2.9.24

MEMÓRIA NISENSE: Crise de trabalho em 1913

Assistimos, nos nossos dias, a um constante ataque a direitos humanos, entre os quais o direito ao trabalho que, num país democrático, julgaríamos intocáveis e indestrutíveis e que vão sendo aniquilados, em nome de chavões como “mercados”, “competitividade”, “regularização das contas públicas” e outros, que fazem abater sobre a cabeça das camadas mais frágeis da população – trabalhadores e desempregados – o cutelo do desemprego, da miséria institucionalizada e do retrocesso civilizacional.
Há mais de um século (1913) a situação económica e social do país não era muito diferente. País agrícola, Portugal enfrentava, regularmente, as contingências das condições climáticas e outras. Em Nisa, a maioria da população, pós República vivia em extremas condições de miséria. Abundavam os braços, rareavam as ofertas de trabalho, o flagelo dos expostos não via solução e estávamos longe, muito longe, de “sonhar” com os emissários do FMI e da alta finança mundial.
O presidente da Comissão Administrativa da Câmara de Nisa, António Maria de Matos Cardoso, dirigiu-se, em carta de 21 de Agosto de 1913, ao Ministro do Trabalho e da Previdência Social, nestes termos:
Excelência
A Comissão Administrativa do Município de Niza, vem perante Vossa Excelência, representar pedindo para que consiga do Governo da República a imediata abertura de trabalhos públicos que, de algum modo conjurar possam a angustiosa crise em que o operariado deste concelho se debate.
O terrível anno que vai correndo, tem sido sob o ponto de vista agrícola, verdadeiramente calamitoso. Quando a poeira do tempo tiver embranquecido as cabeças dos rapazes d´hoje, hão de eles recordar este fatídico 1913, como um pesadelo que lhes vincou na alma uma inolvidável amargura.
As searas apresentaram-se magnificas e assim se conservaram até que, os últimos dias de Maio, um fungo “pucimia rubigovera”, as devastou.
Havia ainda a cultura do milho. Uma última esperança bruxeleava!
Talvez, talvez que uma pequena compensação trouxesse... também falhoi!
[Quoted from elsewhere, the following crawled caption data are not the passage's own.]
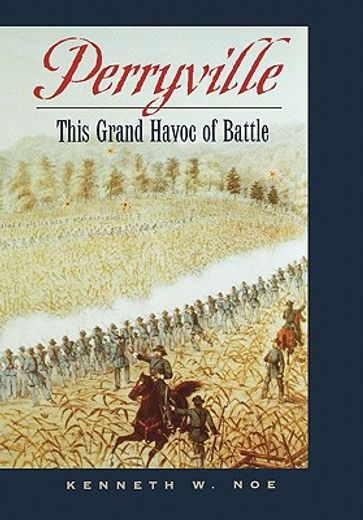 perryville,this grand havoc of battle
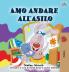 I Love to Go to Daycare (Italian Book for Kids)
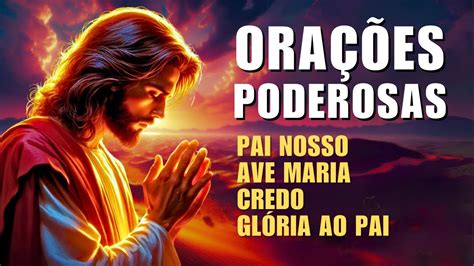 Orações PODEROSAS Pai Nosso Ave Maria Credo e Glória ao Pai YouTube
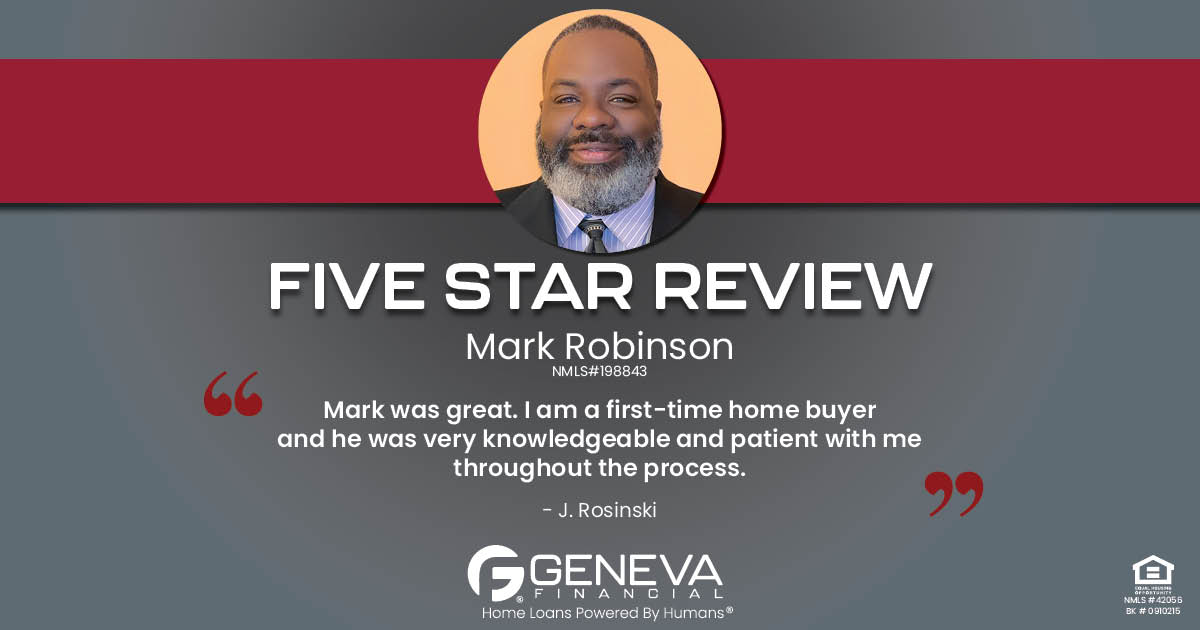 5 Star Review for Mark Robinson, Licensed Mortgage Loan Officer with Geneva Financial, St. George, Utah – Home Loans Powered by Humans®.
Todos os sonhos de prosperidade ruíram; e os agricultores sem dinheiro, perdida também a enorme energia reduzem ao mínimo o serviço que é costume efectuar. D´hai a crise de trabalho, agravada confrangedoramente pela carestia de vida.
E a semente do sindicalismo, que no inverno passado foi lançada nos espíritos rudes dos trabalhadores ruraes, lá vae germinando, mercê d´esta circunstancia que lhe é imensamente favorável: a miséria.
A Comissão Administrativa da minha presidência comprehende muito bem a impossibilidade de o Estado remediar por completo esta situação. Mas pode atenuál-a. E uma das formas de o conseguir, consistirá em abrir trabahos públicos.
No prosseguimento da construcção da estrada do Tejo a Amieira, encontrariam muitos braços emprego para a sua actividade, além de assim, se efectuar uma obra de incontestável utilidade publica.
Nas mãos de Vossa Excelência, depõe a Comissão Administrativa do Município de Niza, esta representação, na antecipada certeza de que não encontraria quem melhor do que Vossa Excelência faça triumphar a obra de justiça que n´ela se reclama.